2.3.5.De bijzondere curator richt het onderzoek in op de manier die zij passend en nodig vindt. Voor het uitvoeren van de opdracht is het noodzakelijk dat ouders meewerken aan het onderzoek van de bijzondere curator. De bijzondere curator heeft aangegeven pas aan het eind van 2024/het begin van 2025 de gesprekken te kunnen gaan voeren. De rechtbank ziet hierin geen bezwaar, ook omdat deze bijzondere curator het meest geschikt wordt geacht. Om die reden zal onder de beslissing geen termijn worden opgenomen voor het indienen van het verslag maar wel een pro forma datum, als in eerste instantie uiterste datum. Het is aan partijen om na elk bericht van de bijzondere curator aan de rechtbank, zich binnen een week uit te laten over de processuele wensen.

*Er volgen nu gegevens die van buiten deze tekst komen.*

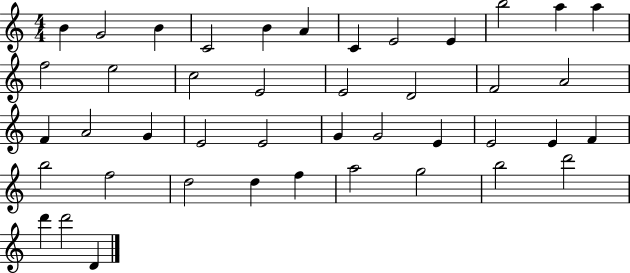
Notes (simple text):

B4/q G4/h B4/q C4/h B4/q A4/q C4/q E4/h E4/q B5/h A5/q A5/q F5/h E5/h C5/h E4/h E4/h D4/h F4/h A4/h F4/q A4/h G4/q E4/h E4/h G4/q G4/h E4/q E4/h E4/q F4/q B5/h F5/h D5/h D5/q F5/q A5/h G5/h B5/h D6/h D6/q D6/h D4/q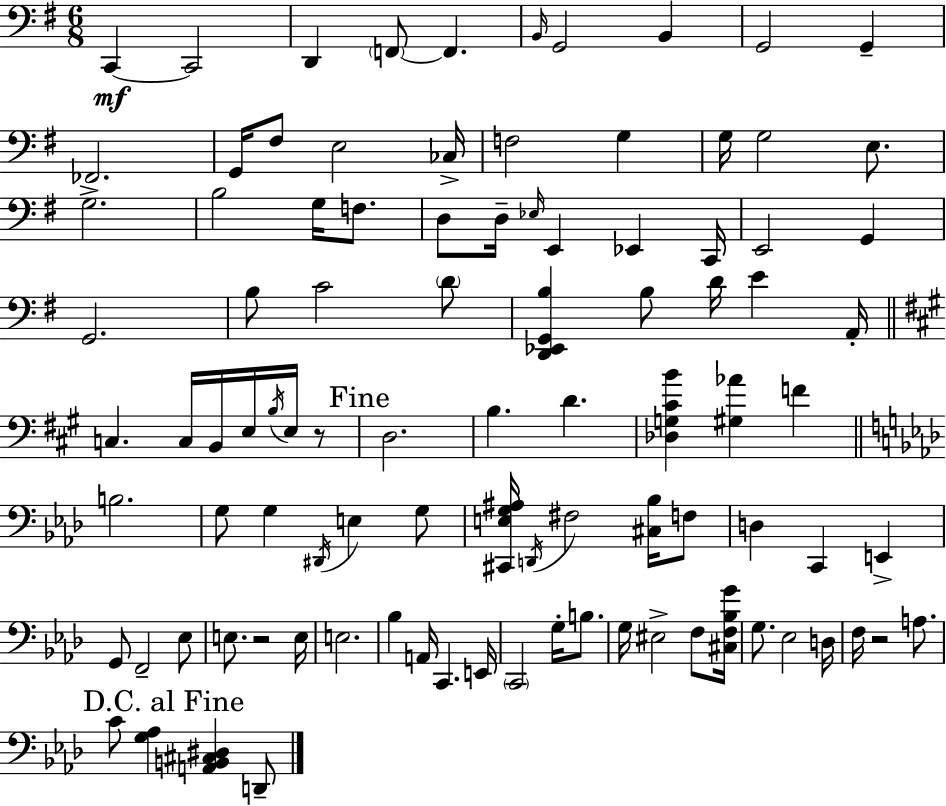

2.3.6.Mede omdat [minderjarige] op 29 september 2024 nog een mail aan de rechter heeft gestuurd, vindt de rechtbank het belangrijk [minderjarige] uit te leggen waarom deze beslissing genomen is. De rechtbank zal de volgende tekst per e-mail aan [minderjarige] sturen.
2.3.7.Omdat nog geen eindbeslissing wordt gegeven, wordt nu ook nog geen beslissing genomen over de proceskosten. Wel zal de rechtbank een beslissing nemen over de kosten van de deskundige, omdat de werkzaamheden van de deskundige zijn afgerond. De deskundige heeft haar eindfactuur ingediend ten bedrage van € 10.303,-. Partijen hebben, ieder voor de helft, al een voorschot en een aanvullend voorschot betaald van in totaal € 10.302,50 (€ 6.365,- + € 3.937,50). De rechtbank gaat er van uit dat het verschil tussen het voorschot en de eindfactuur berust op een afronding. De rechtbank is van oordeel dat partijen deze kosten gezamenlijk moeten betalen, ieder voor de helft.